Saya ingin bertanya kepada anda,"Apakah sutta itu manis dan indah bagi anda,dan rekan2 anda?"
Jawab dulu,nanti kita baru lanjutkan diskusi ini....:)
Dan perlu anda ralat pernyataan anda yang saya bold itu,karena saya tidak pernah berkata bahwa saya adalah orang TANPA AKU...:)

Quotekita tidak hidup sendirian di semesta ini, dan kita tidak bisa berharap dunia di sekeliling kita menuruti keinginan kita, dan lingkungan di sekeliling kita akan menilai dari perbuatan dan ucapan kita, anda boleh menganggap diri anda sudah "memasuki arus" seperti di posting lainnya, atau sudah "sotapanna" tapi banyak orang menilai anda sebaliknya. baiklah, anda mungkin akan menjawab, "ah, itu kan penilaian anda, yang penting I know what I am". that's all up to you
Saya tidak tahu apakah anda hidup sendiri atau hidup dengan banyak orang...Tapi yang pasti bagi saya,saya adalah awal dan juga akhir dari dunia,saya tercipta dan akan tidak tercipta...Saya muncul dan saya akan lenyap...Itulah saya,saya tidak tahu apa makna kehidupan bagi anda dan yang pasti itu bukan urusan saya....Dunia tidak pernah mengelilingi kita,tapi kita yang mengelilingi dunia...:)
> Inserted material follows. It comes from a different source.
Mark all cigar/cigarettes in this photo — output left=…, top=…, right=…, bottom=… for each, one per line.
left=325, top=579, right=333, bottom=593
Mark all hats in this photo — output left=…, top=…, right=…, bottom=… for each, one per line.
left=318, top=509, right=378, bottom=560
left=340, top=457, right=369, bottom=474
Keinginan hanyalah ilusi manusia,saya ingin ini dan itu,jika tercapai berati saya puas,jika tidak tercapai maka itu dukkha...Setelah tercapai,ingin lagi ingin lagi,kalau tidak tercapai menghalalkan segala cara untuk mencapai...
"Siapa yang menilai kita?"
Bagi saya yang menilai saya adalah AKU saya,saya akan membiarkan AKU saya menilai saya apapun itu,saya tetap tidak akan bergeming...Jika AKU saya diperbolehkan mencerca saya,kenapa anda dan seluruh manusia yang ada dimuka bumi ini tidak boleh?
Sori ya,saya harus menerjemahkan dahulu arti kata2 saya kepada saudara wei tentang "memasuki arus".
Saya quote kan kepada anda...:
Quote[at]Wei
Cia you,berhubung kita masih muda...Setelah memasuki arus jangan berbalik lagi...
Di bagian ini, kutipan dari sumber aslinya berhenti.